# "The Queen's Palaces" - BBC series



## ChrisAxia (Aug 22, 2011)

Hi everyone,

After a very busy summer, I finally completed work on two BBC series. The main one, "Empire" (5 episodes) for which I wrote close to 4 hours of music, and "The Queen's Palaces" (3 episodes) for which I wrote about an hour of music, but also adapted cues from previous series I had scored that the director chose to use, due to time and budget constraints. "The Queen's palaces" will air from 12 Sept on BBC1 at 9:00pm, with Empire due for broadcast either in October or February! Scheduling problems, I believe...

I plan to release both soundtracks, starting with "The Queen's palaces", and I thought some of you might like to hear a montage I put together, which begins with the short title music followed by the main theme. It's mostly regal and warm as you would expect, though there are of course 'dark' moments during the excellent story-telling by Fiona Bruce. Anyway, you can download the montage here https://www.sugarsync.com/pf/D6102102_9938095_85683

I understand a DVD deal for the USA was done well in advance. It appears Americans still like to see Royal related offerings!

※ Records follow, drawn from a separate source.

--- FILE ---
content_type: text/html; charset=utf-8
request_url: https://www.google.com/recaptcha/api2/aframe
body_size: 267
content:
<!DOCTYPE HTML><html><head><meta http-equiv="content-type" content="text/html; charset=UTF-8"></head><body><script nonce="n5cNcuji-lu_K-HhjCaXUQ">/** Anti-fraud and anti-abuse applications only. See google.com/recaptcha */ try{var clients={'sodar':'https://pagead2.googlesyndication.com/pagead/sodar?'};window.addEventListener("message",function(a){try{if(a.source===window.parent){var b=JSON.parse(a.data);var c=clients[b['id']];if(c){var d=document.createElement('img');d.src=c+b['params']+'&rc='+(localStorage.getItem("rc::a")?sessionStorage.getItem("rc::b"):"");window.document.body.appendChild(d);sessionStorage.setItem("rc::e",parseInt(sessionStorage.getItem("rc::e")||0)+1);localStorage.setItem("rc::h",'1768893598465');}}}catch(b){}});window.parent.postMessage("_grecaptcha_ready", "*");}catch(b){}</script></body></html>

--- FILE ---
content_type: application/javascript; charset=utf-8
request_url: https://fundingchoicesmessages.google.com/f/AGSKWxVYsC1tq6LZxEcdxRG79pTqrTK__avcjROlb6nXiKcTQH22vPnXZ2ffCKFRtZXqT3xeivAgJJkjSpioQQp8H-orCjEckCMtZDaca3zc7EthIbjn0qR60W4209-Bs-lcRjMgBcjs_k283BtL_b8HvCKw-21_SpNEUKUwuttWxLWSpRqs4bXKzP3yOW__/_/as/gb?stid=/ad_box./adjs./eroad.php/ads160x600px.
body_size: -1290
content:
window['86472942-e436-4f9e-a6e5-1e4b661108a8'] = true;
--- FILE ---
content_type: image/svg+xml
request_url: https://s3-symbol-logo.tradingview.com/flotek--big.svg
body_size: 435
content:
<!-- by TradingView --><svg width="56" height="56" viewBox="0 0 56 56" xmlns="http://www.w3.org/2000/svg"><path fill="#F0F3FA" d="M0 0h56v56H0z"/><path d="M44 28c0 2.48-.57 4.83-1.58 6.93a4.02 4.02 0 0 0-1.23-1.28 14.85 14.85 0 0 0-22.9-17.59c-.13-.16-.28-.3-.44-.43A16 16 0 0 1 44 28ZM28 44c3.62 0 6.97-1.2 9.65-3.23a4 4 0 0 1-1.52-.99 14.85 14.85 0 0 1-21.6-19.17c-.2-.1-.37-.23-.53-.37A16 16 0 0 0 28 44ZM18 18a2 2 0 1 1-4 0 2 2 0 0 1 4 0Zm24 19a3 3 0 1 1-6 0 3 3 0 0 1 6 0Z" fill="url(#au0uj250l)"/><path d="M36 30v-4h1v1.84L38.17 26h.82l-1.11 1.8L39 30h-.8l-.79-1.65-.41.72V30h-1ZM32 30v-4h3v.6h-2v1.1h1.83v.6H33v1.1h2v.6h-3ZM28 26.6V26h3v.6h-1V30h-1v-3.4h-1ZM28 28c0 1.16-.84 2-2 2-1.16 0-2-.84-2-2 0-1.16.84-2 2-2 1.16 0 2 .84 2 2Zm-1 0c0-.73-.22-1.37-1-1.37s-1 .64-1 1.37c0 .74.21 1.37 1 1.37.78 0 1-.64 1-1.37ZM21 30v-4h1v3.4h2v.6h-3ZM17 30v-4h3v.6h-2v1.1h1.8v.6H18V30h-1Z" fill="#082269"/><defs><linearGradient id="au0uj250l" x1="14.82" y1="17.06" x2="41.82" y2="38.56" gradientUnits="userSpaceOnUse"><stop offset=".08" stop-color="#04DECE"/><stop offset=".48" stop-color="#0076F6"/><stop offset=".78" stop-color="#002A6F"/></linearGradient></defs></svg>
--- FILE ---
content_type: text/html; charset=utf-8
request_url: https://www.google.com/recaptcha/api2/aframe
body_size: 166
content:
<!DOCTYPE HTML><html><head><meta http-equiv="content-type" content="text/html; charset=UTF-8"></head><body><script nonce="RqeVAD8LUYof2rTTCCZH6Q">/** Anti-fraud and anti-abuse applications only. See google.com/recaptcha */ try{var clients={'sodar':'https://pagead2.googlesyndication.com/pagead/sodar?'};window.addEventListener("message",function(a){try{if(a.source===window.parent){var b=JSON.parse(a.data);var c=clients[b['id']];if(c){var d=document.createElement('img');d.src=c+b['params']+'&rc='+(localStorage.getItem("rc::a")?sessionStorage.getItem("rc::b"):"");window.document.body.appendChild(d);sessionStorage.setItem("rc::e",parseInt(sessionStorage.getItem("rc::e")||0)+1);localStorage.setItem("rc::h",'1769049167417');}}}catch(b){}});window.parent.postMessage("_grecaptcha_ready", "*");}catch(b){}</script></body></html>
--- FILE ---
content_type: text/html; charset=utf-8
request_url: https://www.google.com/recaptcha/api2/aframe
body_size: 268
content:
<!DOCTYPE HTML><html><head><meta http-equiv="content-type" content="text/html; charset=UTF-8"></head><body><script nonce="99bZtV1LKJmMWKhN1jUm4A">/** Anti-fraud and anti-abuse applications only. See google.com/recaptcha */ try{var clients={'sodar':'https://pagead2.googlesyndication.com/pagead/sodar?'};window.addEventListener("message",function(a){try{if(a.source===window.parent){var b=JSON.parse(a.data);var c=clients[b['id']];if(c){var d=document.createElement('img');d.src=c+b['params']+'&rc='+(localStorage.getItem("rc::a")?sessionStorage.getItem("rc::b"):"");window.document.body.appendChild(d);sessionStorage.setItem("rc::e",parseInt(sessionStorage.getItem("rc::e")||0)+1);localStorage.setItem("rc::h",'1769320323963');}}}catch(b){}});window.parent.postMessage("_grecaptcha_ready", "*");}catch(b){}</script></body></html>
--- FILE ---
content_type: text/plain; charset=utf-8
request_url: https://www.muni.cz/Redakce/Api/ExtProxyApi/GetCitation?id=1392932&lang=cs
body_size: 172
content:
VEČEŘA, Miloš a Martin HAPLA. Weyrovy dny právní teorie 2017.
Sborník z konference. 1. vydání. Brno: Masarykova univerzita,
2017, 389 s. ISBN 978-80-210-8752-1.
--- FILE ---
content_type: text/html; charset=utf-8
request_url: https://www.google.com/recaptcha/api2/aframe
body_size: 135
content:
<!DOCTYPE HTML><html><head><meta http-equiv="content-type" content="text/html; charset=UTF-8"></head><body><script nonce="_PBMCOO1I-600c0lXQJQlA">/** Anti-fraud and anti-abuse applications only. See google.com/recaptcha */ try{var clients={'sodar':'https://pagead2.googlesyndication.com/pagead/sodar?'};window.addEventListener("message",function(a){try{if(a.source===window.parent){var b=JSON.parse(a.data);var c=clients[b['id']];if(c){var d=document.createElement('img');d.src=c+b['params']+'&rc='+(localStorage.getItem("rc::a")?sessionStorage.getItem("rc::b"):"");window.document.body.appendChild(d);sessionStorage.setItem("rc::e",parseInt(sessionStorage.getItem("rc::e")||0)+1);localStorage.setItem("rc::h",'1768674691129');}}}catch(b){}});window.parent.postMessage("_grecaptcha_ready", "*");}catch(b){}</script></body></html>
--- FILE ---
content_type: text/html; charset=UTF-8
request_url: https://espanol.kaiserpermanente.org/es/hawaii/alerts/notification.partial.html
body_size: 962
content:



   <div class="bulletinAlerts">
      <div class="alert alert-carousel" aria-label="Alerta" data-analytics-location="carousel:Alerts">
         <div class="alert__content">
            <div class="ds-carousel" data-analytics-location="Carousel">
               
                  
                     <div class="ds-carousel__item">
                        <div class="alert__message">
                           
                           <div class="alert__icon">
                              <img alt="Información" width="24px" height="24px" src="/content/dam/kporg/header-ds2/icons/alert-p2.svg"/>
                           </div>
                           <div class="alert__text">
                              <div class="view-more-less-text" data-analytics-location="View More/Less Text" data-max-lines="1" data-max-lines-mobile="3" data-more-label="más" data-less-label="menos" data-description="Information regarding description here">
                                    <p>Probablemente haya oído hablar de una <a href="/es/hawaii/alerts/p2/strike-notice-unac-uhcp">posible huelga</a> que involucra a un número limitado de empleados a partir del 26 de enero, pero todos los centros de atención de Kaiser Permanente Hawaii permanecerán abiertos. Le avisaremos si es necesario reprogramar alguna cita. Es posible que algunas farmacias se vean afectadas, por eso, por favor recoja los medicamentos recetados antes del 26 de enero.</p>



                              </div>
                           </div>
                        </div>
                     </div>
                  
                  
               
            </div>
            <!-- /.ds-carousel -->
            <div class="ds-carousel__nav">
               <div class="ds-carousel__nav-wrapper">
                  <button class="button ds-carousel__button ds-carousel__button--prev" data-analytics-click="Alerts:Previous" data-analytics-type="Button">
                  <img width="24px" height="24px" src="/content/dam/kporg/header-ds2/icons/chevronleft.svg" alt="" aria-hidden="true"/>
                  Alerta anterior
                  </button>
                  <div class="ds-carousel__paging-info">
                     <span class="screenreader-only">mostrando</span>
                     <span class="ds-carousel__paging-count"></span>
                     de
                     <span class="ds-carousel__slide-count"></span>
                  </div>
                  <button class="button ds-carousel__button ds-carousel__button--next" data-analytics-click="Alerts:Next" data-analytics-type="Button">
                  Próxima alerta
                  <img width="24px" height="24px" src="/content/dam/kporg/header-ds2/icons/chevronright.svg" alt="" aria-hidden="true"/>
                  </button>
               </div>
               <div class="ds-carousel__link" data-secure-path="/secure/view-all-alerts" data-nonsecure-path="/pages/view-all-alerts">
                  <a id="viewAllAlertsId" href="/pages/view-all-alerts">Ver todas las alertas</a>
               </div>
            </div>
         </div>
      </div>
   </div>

The newest cues feature Hollywood Strings, Spitfire Perc etc whereas older 'tweaked' cues use QLSO/VSL for strings and percussion. A montage of "Empire" will be available soon, which is a much more epic sounding 'cinematic' score. Meanwhile, I hope you enjoy some of the themes from "The Queen's palaces".

~Chris


----------



## Simon Ravn (Aug 22, 2011)

Awesome, Chris! I always regarded the BBC series highly - and they really do an effort (and have a budget I guess) to put good music and good composers on their series. Congratulations - this is a huge one! Haven't listened yet but I will for sure.


----------



## ChrisAxia (Aug 22, 2011)

Thanks Simon! I'm honoured to hear from you, especially as I recently visited your website and was blown away by your recent work. Your compositions and orchestrations are impeccable, and the sense of space, depth and positioning of the instruments is excellent. I'm about to redo my whole template, so any advice on how you do what you do, would be greatly appreciated!

~Chris


----------



## Simon Ravn (Aug 22, 2011)

Chris - oh thanks I have been reworking my template a lot during the past months, going from a 4 GigaStudio PC's setup to a 2 GS + 2 Vienna Ensemble Pro one, considering all the new libraries coming out for Kontakt/PLAY only. So right now I am in the middle of testing and deciding on a template myself, trying not to end up with a monster 500 track template in Logic...  Generally my philosophy is to get it sounding right with MIDI in the first place without much EQ'ing and just a hall reverb added - and then do some minor tweaks in the mixing phase at the end, that also helps to enhance clarity. If you have any specific questions just PM me, but I really mostly go by a "keep it simple" rule, regarding EQ/reverb/mix


----------



## ChrisAxia (Aug 22, 2011)

Hey Simon,

Yes, I know we are both having slight issues with Play 3 in our templates. I too have been 'keeping it simple' recently and realise that any shortcomings are more likely due to poor arrangement/orchestration. You get a really nice sense of depth/space though. What are you doing reverb wise? Are you using the Altiverb TODD AO approach or similar with different impulses for different sections (of dry VSL type samples)? I've just ordered Spaces in the hope it will be better than my present Altiverb setup, which I will use in conjunction with the UAD Lex 224 for the 'fairy dust'.


----------



## Rob (Aug 22, 2011)

congratulations, Chris, well deserved!


----------



## Stephen Baysted (Aug 22, 2011)

Lovely writing Chris! Great stuff.


----------



## ChrisAxia (Aug 22, 2011)

Thank you both!

~C


----------